When I was in my last few years of teaching in the Deep South, US culture seemed to shift from something adventurous to something surprisingly timid. Before, we taught works like plays and opera and novels and let them open themselves to the students. By the time I left, we had to give 'spoiler alerts', which I hated having to do. Plots, for instance, are a one time only surprise—you can’t regain that ever, ever again. I’ve been going to opera forever, and I remember the first time Tosca murdered Scarpia and then committed suicide. I was about 20, and I was devastated, absolutely blown away.
And that is how I felt tonight about the singing and the orchestral music (the pit orchestra of the Seattle Opera’s day job is the Seattle Symphony, and what a force that still is). Everyone, including the children’s chorus and the adult chorus and all the principals, were in great vocal shape, for the most part. Željko Lučić’s Scarpia was killed off in act 2; probably a good thing, as he was getting a bit ragged by his murder, but it’s a really big piece for one singer to do. And I would recommend that Yonghoon Lee (May 3's Cavaradossi) watch his vocal attacks but especially his vocal releases. I’m pretty sure I caught a few glottal stops that don’t belong in Italian from row S, and are damaging to anyone’s voice in the long run. But both of those two have gorgeous voices.
May 3’s Tosca (Seattle Opera wisely double cast many of the roles to allow the singers time to rest and recover) was Lianna Haroutounian, whose voice was… perfect. Just beautiful. And technically very impressive. The whole cast are great actors as well.
But there’s another problem with old chestnuts. After my first Tosca, I saw my second Tosca, and my third, and my fourth. My husband and I once left yet another Tosca at Lyric Opera of Chicago after only two years from the last time around, and he proposed an “All Tosca Season”. We howled in the cold Chicago winter, but there was truth to that. Opera can, too often, become a parade of greatest hits, though Seattle Opera has also had a long, long list of firsts.

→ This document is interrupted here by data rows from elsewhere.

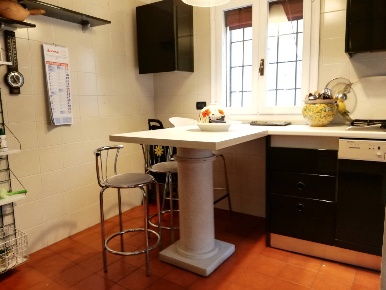 Foto Case indipendenti in VIA TERRANUOVA, Ferrara Centro Storico di 140 m²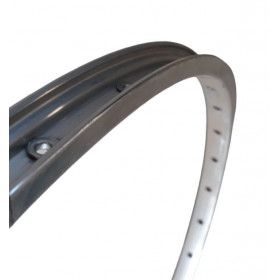 36 holes 650 rigida rim for bicycle with tire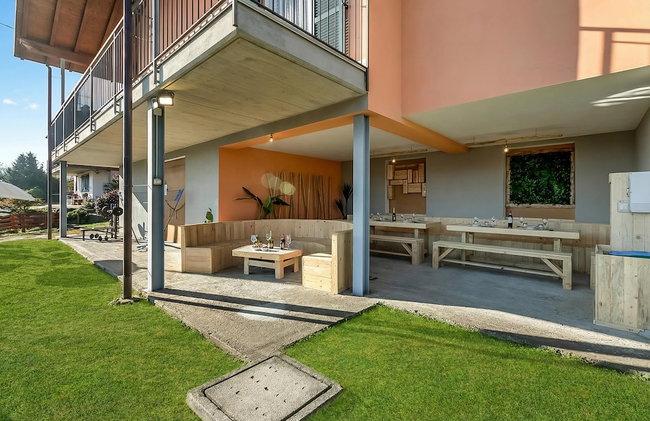 Villa Laura Private Pool and Garden - Photo 49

And sometimes, you get surprised. I remember the time the staircase on the roof of the jail where Tosca leaps to her death was built away from the audience, and Renata Scotto (then a great singer but always a great actor) raced right up those stairs, jumped, hung for what seemed like hours, then dropped. What a “Oh, my God” moment. The entire audience gasped—and then rose to its feet with a roar. But that was years ago, and as I wandered around and listened to tonight’s audience, it was another exchange of previous great performances: “oh, yes, Scotto, I suppose, but what about Callas?” (This is brilliantly parodied in Terrence McNally’s The Lisbon Traviata.) It reminded me of the time I heard one of Chicago’s great critics, Claudia Cassidy, saying, “when I attended the world première of The Rite of Spring in Paris…” over our classical music station. And I thought, “when you WHAT?”

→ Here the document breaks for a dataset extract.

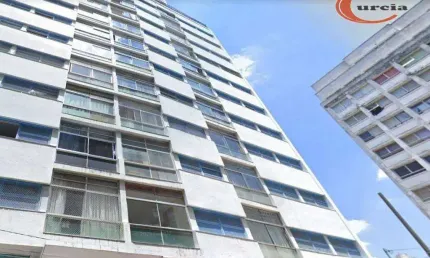 Apartamento com 3 dormitórios à venda, 90 m² por R$ 475.000,00 - Bela Vista - São Paulo/SP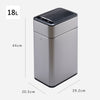 EKO ファントムプロセンサービン 18L.|s9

So, here is today’s spoiler: Seattle Opera’s new Tosca is a very old Tosca indeed. It was first designed back in 1952 using what was called 'soft scenery', painted canvas and trompe l'oeil, French for “fool the eye”, adding an illusion of depth. Newsflash: I’m in my late sixties, and that set is older than I am. The programme takes a couple of pages explaining why a long-dead technology can still be used, and okay, I see the point. I love old technology. But while a production using soft scenery technology can be revived in interesting ways and in new ways, you probably can’t use the exact same sets over and over and over.
Nostalgia doesn’t speak to everyone, and for some of us, it’s an acquired taste. But I have seen tonight’s exact production at least four times in many years of opera-going. Maybe in 1952 it was all that, but not now. You could commission a new artist, show them the 1952 sketches and say, “using painted canvas, make a Tosca for 2025.”
As Robert Schaub, the technical director under legendary general manager Speight Jenkins, noted in the programme, “we didn’t use [tonight’s] Tosca in the ‘90s and the ‘00s because it would have felt dated to audiences who (some of them) remembered when all opera was presented on soft scenery.” If the production from 1952 was repeated in 1969, 1977, 2015, and now 2025 with only a ten-year gap, it’s time to put that puppy to rest. It didn’t help at all that the scenic sketch by Nicola Benois (1952) reproduced in the programme was a lively pen and ink drawing that looked way more interesting than the sets themselves. And that the costumes and the lighting were from the 2015 production.
Revivals are fine, and new production is expensive—but this Tosca just looked and felt a bit tired, even if wonderfully sung and played.